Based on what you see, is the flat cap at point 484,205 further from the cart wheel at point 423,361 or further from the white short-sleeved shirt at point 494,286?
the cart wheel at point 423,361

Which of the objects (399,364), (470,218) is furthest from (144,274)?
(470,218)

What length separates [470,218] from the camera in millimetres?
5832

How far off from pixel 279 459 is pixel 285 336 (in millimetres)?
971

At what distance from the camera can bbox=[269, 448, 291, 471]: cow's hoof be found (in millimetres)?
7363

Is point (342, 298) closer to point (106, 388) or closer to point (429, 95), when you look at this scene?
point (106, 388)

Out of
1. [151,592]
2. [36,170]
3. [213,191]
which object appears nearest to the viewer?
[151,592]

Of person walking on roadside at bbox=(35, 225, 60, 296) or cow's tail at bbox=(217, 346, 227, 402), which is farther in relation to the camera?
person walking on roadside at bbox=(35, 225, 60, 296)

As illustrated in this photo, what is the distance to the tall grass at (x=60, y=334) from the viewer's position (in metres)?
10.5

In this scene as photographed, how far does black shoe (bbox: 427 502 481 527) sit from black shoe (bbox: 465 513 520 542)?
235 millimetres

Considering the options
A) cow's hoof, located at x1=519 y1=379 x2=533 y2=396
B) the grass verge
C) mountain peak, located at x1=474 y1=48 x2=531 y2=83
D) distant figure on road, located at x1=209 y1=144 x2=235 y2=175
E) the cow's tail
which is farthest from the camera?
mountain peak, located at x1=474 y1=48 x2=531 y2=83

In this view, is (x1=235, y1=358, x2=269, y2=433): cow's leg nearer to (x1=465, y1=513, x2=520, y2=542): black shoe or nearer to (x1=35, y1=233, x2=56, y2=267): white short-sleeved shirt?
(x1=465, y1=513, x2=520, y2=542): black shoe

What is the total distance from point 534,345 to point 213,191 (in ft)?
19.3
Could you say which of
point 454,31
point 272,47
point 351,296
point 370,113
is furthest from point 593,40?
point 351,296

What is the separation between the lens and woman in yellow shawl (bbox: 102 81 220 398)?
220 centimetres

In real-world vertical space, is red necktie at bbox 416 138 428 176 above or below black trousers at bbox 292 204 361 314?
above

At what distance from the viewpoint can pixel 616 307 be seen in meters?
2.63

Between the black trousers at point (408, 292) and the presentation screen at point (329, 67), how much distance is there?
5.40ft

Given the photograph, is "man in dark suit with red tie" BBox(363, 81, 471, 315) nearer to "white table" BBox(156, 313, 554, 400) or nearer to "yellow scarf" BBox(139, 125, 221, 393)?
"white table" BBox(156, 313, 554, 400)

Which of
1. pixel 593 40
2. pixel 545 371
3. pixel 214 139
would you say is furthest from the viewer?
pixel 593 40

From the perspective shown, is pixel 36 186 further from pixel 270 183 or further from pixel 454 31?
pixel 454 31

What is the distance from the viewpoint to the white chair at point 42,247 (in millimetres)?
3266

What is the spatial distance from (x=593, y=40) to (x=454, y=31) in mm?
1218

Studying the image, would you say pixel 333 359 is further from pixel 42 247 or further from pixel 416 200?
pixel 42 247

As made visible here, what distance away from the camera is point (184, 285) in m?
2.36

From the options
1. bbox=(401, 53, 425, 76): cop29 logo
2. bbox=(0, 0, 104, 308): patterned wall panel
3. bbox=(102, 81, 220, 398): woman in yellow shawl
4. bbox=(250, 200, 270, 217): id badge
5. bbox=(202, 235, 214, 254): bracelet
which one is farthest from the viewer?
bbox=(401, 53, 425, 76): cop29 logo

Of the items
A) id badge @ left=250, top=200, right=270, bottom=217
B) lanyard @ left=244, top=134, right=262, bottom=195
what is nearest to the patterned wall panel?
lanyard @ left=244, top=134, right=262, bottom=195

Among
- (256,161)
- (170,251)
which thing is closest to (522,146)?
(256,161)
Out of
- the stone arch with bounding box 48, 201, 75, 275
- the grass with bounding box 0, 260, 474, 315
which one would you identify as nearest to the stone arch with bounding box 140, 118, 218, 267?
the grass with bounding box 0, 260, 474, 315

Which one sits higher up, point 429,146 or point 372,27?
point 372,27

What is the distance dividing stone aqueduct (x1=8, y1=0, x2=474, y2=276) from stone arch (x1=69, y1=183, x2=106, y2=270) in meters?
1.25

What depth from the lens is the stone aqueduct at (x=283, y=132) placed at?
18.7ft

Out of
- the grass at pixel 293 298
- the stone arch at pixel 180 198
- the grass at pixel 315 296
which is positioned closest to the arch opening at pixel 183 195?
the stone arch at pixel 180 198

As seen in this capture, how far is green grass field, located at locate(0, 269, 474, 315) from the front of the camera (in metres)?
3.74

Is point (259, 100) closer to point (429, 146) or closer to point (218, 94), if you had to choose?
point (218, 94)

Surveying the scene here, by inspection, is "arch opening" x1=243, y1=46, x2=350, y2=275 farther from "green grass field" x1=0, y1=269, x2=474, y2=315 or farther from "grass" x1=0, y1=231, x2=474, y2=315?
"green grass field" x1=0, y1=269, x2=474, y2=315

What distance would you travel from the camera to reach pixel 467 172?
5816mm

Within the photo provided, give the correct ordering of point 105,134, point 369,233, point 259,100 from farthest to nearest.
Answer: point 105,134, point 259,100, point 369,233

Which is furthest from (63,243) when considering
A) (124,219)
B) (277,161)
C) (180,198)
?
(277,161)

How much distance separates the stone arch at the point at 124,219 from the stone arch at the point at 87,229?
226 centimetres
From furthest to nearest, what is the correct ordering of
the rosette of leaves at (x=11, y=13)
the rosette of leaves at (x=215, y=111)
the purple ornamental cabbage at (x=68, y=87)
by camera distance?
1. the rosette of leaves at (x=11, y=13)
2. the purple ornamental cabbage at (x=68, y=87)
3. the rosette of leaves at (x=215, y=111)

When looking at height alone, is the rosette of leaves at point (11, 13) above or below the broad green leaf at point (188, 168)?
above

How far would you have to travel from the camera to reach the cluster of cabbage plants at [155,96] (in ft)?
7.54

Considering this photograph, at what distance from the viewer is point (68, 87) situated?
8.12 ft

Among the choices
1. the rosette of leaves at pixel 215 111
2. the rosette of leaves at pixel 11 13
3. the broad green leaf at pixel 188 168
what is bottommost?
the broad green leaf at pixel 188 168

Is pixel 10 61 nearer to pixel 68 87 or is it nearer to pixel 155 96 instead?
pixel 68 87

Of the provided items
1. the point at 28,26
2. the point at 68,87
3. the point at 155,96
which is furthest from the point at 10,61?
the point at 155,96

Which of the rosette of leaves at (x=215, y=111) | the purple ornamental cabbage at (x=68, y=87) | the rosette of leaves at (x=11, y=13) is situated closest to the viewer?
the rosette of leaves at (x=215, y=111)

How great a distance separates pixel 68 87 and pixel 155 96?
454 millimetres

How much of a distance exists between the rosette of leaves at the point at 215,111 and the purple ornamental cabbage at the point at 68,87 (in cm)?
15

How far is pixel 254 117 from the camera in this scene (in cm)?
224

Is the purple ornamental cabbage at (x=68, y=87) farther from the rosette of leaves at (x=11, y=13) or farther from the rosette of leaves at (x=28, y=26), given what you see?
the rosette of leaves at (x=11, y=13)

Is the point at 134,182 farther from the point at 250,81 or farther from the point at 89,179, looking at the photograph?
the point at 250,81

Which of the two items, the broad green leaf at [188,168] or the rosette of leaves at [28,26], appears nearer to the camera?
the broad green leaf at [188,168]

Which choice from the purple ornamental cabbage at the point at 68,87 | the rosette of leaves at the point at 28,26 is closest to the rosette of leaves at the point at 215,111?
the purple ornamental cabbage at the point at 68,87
::::::
What you should do
Write every entry out again exactly.

Result of the exercise
Based on what you see, is the flat cap at point 484,205 further from the cart wheel at point 423,361 or further from the white short-sleeved shirt at point 494,286?
the cart wheel at point 423,361

Which of the objects (399,364), (470,218) is furthest from (144,274)?
(470,218)

What length separates [470,218] from the camera in millimetres?
5832

How far off from pixel 279 459 is pixel 285 336 (in millimetres)?
971

At what distance from the camera can bbox=[269, 448, 291, 471]: cow's hoof be found (in millimetres)?
7363

Is point (342, 298) closer to point (106, 388) or closer to point (429, 95), when you look at this scene?
point (106, 388)

Out of
1. [151,592]
2. [36,170]
3. [213,191]
which object appears nearest to the viewer?
[151,592]

Of person walking on roadside at bbox=(35, 225, 60, 296) or cow's tail at bbox=(217, 346, 227, 402), which is farther in relation to the camera?
person walking on roadside at bbox=(35, 225, 60, 296)

As illustrated in this photo, what is the distance to the tall grass at (x=60, y=334) from the viewer's position (in metres)?
10.5

In this scene as photographed, how far does black shoe (bbox: 427 502 481 527) sit from black shoe (bbox: 465 513 520 542)?
235 millimetres

Considering the options
A) cow's hoof, located at x1=519 y1=379 x2=533 y2=396
B) the grass verge
C) mountain peak, located at x1=474 y1=48 x2=531 y2=83
D) distant figure on road, located at x1=209 y1=144 x2=235 y2=175
E) the cow's tail
which is farthest from the camera?
mountain peak, located at x1=474 y1=48 x2=531 y2=83

In this view, is (x1=235, y1=358, x2=269, y2=433): cow's leg nearer to (x1=465, y1=513, x2=520, y2=542): black shoe or nearer to (x1=35, y1=233, x2=56, y2=267): white short-sleeved shirt?
(x1=465, y1=513, x2=520, y2=542): black shoe

What is the total distance from point 534,345 to point 213,191 (in ft)?
19.3
Could you say which of
point 454,31
point 272,47
point 351,296
point 370,113
is furthest from point 593,40?
point 351,296

What is the separation between the lens and woman in yellow shawl (bbox: 102 81 220 398)?
220 centimetres

In real-world vertical space, is red necktie at bbox 416 138 428 176 above or below black trousers at bbox 292 204 361 314?
above

At what distance from the viewpoint can pixel 616 307 be seen in meters?
2.63

Between the black trousers at point (408, 292) and the presentation screen at point (329, 67), how much distance is there?
5.40ft

Given the photograph, is "man in dark suit with red tie" BBox(363, 81, 471, 315) nearer to "white table" BBox(156, 313, 554, 400) or nearer to "yellow scarf" BBox(139, 125, 221, 393)?
"white table" BBox(156, 313, 554, 400)

Which of
1. pixel 593 40
2. pixel 545 371
3. pixel 214 139
would you say is furthest from the viewer?
pixel 593 40

From the perspective shown, is pixel 36 186 further from pixel 270 183 or further from pixel 454 31?
pixel 454 31

What is the distance from the viewpoint to the white chair at point 42,247 (in millimetres)?
3266

What is the spatial distance from (x=593, y=40) to (x=454, y=31) in mm?
1218

Studying the image, would you say pixel 333 359 is further from pixel 42 247 or further from pixel 416 200?
pixel 42 247

As made visible here, what distance away from the camera is point (184, 285) in m?
2.36

From the options
1. bbox=(401, 53, 425, 76): cop29 logo
2. bbox=(0, 0, 104, 308): patterned wall panel
3. bbox=(102, 81, 220, 398): woman in yellow shawl
4. bbox=(250, 200, 270, 217): id badge
5. bbox=(202, 235, 214, 254): bracelet
which one is farthest from the viewer?
bbox=(401, 53, 425, 76): cop29 logo

Of the items
A) id badge @ left=250, top=200, right=270, bottom=217
B) lanyard @ left=244, top=134, right=262, bottom=195
what is nearest to the patterned wall panel?
lanyard @ left=244, top=134, right=262, bottom=195

Among
- (256,161)
- (170,251)
which thing is closest to (522,146)?
(256,161)
Out of
- the stone arch with bounding box 48, 201, 75, 275
- the grass with bounding box 0, 260, 474, 315
which one would you identify as nearest to the stone arch with bounding box 140, 118, 218, 267?
the grass with bounding box 0, 260, 474, 315

Which one sits higher up, point 429,146 or point 372,27?
point 372,27

What is the distance dividing stone aqueduct (x1=8, y1=0, x2=474, y2=276) from stone arch (x1=69, y1=183, x2=106, y2=270) in meters?
1.25

What depth from the lens is the stone aqueduct at (x=283, y=132) placed at?
18.7ft

Out of
- the grass at pixel 293 298
- the stone arch at pixel 180 198
- the grass at pixel 315 296
which is positioned closest to the arch opening at pixel 183 195?
the stone arch at pixel 180 198

As seen in this capture, how far is green grass field, located at locate(0, 269, 474, 315) from the front of the camera (in metres)?
3.74

Is point (259, 100) closer to point (429, 146) or closer to point (218, 94), if you had to choose?
point (218, 94)

Surveying the scene here, by inspection, is "arch opening" x1=243, y1=46, x2=350, y2=275 farther from "green grass field" x1=0, y1=269, x2=474, y2=315 or farther from "grass" x1=0, y1=231, x2=474, y2=315?
"green grass field" x1=0, y1=269, x2=474, y2=315

What distance would you travel from the camera to reach pixel 467 172?
5816mm

Within the photo provided, give the correct ordering of point 105,134, point 369,233, point 259,100 from farthest to nearest.
Answer: point 105,134, point 259,100, point 369,233

Which is furthest from (63,243) when considering
A) (124,219)
B) (277,161)
C) (180,198)
?
(277,161)

How much distance separates the stone arch at the point at 124,219 from the stone arch at the point at 87,229?
226 centimetres
From furthest to nearest, what is the correct ordering of
the rosette of leaves at (x=11, y=13)
the rosette of leaves at (x=215, y=111)
the purple ornamental cabbage at (x=68, y=87)
by camera distance?
1. the rosette of leaves at (x=11, y=13)
2. the purple ornamental cabbage at (x=68, y=87)
3. the rosette of leaves at (x=215, y=111)

When looking at height alone, is the rosette of leaves at point (11, 13) above or below the broad green leaf at point (188, 168)?
above

How far would you have to travel from the camera to reach the cluster of cabbage plants at [155,96] (in ft)?
7.54

Considering this photograph, at what distance from the viewer is point (68, 87) situated?
8.12 ft

Among the choices
1. the rosette of leaves at pixel 215 111
2. the rosette of leaves at pixel 11 13
3. the broad green leaf at pixel 188 168
what is bottommost?
the broad green leaf at pixel 188 168

Is pixel 10 61 nearer to pixel 68 87 or is it nearer to pixel 155 96 instead?
pixel 68 87

Of the provided items
1. the point at 28,26
2. the point at 68,87
3. the point at 155,96
which is furthest from the point at 10,61?
the point at 155,96

Which of the rosette of leaves at (x=215, y=111) | the purple ornamental cabbage at (x=68, y=87) | the rosette of leaves at (x=11, y=13) is situated closest to the viewer?
the rosette of leaves at (x=215, y=111)

How great a distance separates pixel 68 87 and pixel 155 96?
454 millimetres

How much of a distance exists between the rosette of leaves at the point at 215,111 and the purple ornamental cabbage at the point at 68,87 (in cm)?
15

How far is pixel 254 117 from the camera in this scene (in cm)?
224

Is the purple ornamental cabbage at (x=68, y=87) farther from the rosette of leaves at (x=11, y=13) or farther from the rosette of leaves at (x=28, y=26), given what you see?
the rosette of leaves at (x=11, y=13)

Is the point at 134,182 farther from the point at 250,81 or farther from the point at 89,179, looking at the photograph?
the point at 250,81

Which of the two items, the broad green leaf at [188,168] or the rosette of leaves at [28,26], appears nearer to the camera?
the broad green leaf at [188,168]

Which choice from the purple ornamental cabbage at the point at 68,87 | the rosette of leaves at the point at 28,26 is closest to the rosette of leaves at the point at 215,111?
the purple ornamental cabbage at the point at 68,87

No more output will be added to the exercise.